The finite difference numerical simulations performed are for convection of a non-uniformly heated colloidal suspension (Hyflon MFA) filling a horizontal cell of finite length. The cell has solid and impermeable boundaries and is heated from below. A linear temperature distribution is maintained at the side walls. Due to the negative effect of thermodiffusion (Soret) and gravity sedimentation, a heavy impurity is collected at the hot lower boundary, and convection transfers it inside the cell. The stable and transient oscillatory convection modes observed experimentally are analyzed. If the initial distribution of the concentration is uniform, then stationary convection occurs in the cell. As the concentration inhomogeneities accumulate, oscillatory perturbations begin to increase. A modulated traveling wave may form in the layer.

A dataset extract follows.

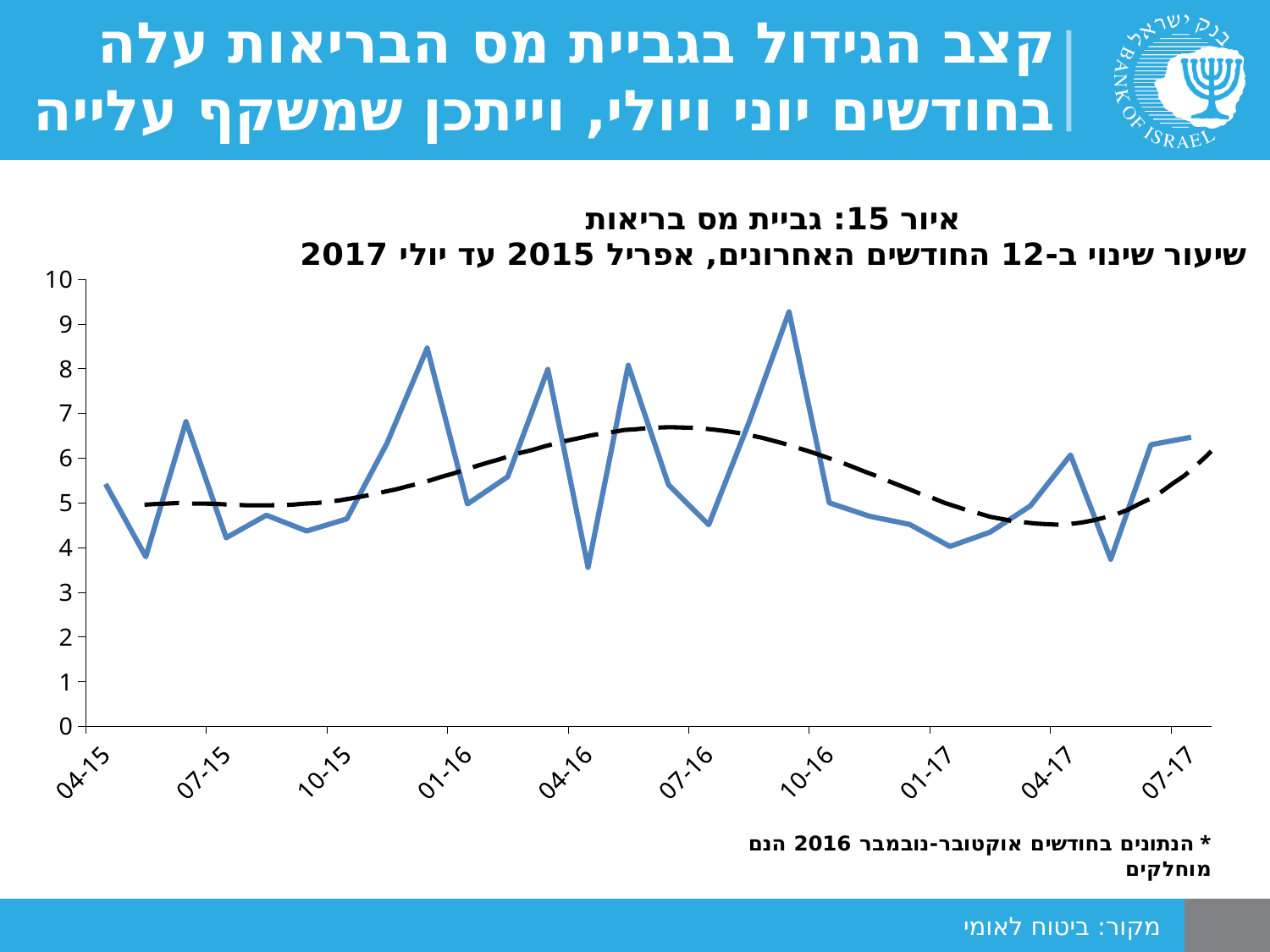
Is the value of the solid blue line at 04-15 greater or less than 5? greater Is the value of the solid blue line at 07-15 greater or less than 5? less What kind of chart is shown on the slide? line chart Does the solid blue line rise or fall between 04-16 and 07-16 overall? rise Which is larger on the solid blue line: the value at 07-17 or the value at 04-16? 07-17 Is the value of the solid blue line at 04-16 greater or less than 4? less How many labeled dates are shown on the x axis? 10 What is the title of the chart (the first line above the plot)? איור 15: גביית מס בריאות Which is larger on the solid blue line: the value at 04-15 or the value at 07-15? 04-15 What is the highest value marked on the y axis? 10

Stable traveling waves are observed when the Rayleigh number exceeds a certain critical value, which depends on the cell length. There is a good agreement between the experimental data [1] and the results of numerical research. The spatial structure of the concentration field and the time evolution of the convective characteristics of the colloid suspension are determined. The behavior of the colloidal suspension in the regimes of modulated traveling waves and transient flows near the threshold of convection, including localized traveling waves and waves that change their direction, is simulated and elucidated. By analyzing the behavior of the world lines of the vortices and the concentration field, the mechanism of formation of defects in the form of vortex coalescence is clarified. In the process of defect formation, two vortices with the opposite direction of rotation are involved.